*** Source data ***

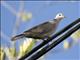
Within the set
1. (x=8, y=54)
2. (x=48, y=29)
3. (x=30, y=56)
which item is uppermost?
(x=30, y=56)

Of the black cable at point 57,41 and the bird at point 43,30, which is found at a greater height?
the black cable at point 57,41

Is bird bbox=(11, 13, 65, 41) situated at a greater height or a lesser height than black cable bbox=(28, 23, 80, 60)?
lesser

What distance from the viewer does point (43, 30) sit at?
124 cm

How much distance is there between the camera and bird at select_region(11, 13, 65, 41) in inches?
41.4

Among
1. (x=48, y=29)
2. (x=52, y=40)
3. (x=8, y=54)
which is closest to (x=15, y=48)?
(x=8, y=54)

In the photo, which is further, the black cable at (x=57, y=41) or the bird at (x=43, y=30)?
the bird at (x=43, y=30)

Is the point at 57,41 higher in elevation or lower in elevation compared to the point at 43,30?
higher

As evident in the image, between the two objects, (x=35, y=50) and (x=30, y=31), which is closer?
(x=35, y=50)

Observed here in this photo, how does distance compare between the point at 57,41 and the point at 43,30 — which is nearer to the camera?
the point at 57,41

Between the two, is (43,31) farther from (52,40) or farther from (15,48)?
(52,40)

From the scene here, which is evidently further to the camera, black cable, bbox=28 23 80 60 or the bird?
the bird

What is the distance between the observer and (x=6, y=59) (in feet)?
4.48

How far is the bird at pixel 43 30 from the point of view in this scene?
3.45ft

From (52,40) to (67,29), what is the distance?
53 millimetres
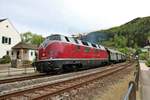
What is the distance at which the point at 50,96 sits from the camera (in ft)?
35.0

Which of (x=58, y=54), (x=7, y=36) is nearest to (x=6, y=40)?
(x=7, y=36)

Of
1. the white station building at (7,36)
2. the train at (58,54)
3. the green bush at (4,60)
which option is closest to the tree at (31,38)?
the white station building at (7,36)

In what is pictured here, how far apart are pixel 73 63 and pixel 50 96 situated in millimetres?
12827

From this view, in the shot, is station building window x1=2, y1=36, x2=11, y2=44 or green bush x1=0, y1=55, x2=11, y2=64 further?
station building window x1=2, y1=36, x2=11, y2=44

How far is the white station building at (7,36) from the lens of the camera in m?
48.6

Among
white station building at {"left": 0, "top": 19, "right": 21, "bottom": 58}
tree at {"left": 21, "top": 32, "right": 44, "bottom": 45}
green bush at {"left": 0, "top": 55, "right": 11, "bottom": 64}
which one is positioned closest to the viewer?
green bush at {"left": 0, "top": 55, "right": 11, "bottom": 64}

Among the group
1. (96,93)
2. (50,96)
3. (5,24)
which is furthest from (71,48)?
(5,24)

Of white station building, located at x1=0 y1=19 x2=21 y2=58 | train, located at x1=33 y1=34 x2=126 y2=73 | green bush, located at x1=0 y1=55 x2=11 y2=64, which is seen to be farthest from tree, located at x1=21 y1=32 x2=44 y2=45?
train, located at x1=33 y1=34 x2=126 y2=73

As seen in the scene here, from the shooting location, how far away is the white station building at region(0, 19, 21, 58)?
4859 cm

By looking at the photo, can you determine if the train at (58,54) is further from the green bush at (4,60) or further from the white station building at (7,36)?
the white station building at (7,36)

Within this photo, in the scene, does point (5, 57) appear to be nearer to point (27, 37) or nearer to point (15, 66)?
point (15, 66)

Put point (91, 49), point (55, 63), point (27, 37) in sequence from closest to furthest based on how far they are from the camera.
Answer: point (55, 63) < point (91, 49) < point (27, 37)

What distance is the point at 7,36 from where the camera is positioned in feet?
166

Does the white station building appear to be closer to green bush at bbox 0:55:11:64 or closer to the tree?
green bush at bbox 0:55:11:64
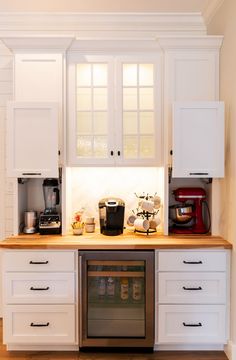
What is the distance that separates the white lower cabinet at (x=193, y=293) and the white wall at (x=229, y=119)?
0.29 feet

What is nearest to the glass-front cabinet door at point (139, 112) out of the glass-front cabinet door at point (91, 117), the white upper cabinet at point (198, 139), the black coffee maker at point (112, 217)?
the glass-front cabinet door at point (91, 117)

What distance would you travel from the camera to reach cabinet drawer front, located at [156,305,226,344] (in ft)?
8.75

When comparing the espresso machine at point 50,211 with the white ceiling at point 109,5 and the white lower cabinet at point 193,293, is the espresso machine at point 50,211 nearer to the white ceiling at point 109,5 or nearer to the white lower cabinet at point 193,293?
the white lower cabinet at point 193,293

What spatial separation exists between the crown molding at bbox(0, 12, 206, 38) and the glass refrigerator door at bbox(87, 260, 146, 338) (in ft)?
6.73

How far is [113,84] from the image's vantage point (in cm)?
295

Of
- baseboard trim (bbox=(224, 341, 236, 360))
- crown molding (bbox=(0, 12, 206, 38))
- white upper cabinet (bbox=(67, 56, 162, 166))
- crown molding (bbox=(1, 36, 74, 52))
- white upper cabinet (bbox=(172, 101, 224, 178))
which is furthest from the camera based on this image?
crown molding (bbox=(0, 12, 206, 38))

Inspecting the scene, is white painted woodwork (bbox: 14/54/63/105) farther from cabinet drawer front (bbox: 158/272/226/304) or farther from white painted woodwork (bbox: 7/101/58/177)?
cabinet drawer front (bbox: 158/272/226/304)

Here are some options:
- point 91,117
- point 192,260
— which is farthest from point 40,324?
point 91,117

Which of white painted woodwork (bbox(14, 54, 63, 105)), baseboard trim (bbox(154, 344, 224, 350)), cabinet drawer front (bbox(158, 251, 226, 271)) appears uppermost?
white painted woodwork (bbox(14, 54, 63, 105))

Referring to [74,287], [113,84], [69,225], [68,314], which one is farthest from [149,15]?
[68,314]

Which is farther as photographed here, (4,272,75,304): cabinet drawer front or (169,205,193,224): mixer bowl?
(169,205,193,224): mixer bowl

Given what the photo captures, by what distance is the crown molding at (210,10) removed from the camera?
112 inches

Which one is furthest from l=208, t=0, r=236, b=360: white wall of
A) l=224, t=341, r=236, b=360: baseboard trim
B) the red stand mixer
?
the red stand mixer

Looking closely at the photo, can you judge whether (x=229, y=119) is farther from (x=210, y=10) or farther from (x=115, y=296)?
(x=115, y=296)
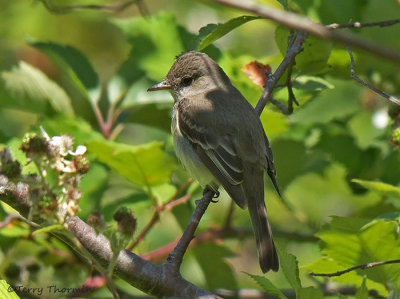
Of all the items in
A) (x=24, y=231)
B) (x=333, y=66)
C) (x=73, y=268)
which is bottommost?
(x=73, y=268)

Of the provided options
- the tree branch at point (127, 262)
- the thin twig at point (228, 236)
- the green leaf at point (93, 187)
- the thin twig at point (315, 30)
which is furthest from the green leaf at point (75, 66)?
the thin twig at point (315, 30)

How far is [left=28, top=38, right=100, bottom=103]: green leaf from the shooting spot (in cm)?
349

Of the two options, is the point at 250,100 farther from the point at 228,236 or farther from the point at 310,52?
the point at 228,236

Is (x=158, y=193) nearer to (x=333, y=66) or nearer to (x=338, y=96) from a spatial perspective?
(x=333, y=66)

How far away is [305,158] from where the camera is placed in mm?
3543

***

Rewrite the entries in the stretch from the line containing "Of the two options, is" through the last of the entries, changing every "nearer" to "closer" and leaving all else as it stands.

• **Response to this exercise**
Of the two options, is the point at 250,100 farther from the point at 228,236 or farther from the point at 310,52?
the point at 228,236

Is (x=158, y=193) closer to (x=333, y=66) or closer to (x=338, y=96) from a spatial perspective?
(x=333, y=66)

How far away is [305,158] from where the camera is placed in mm?
3543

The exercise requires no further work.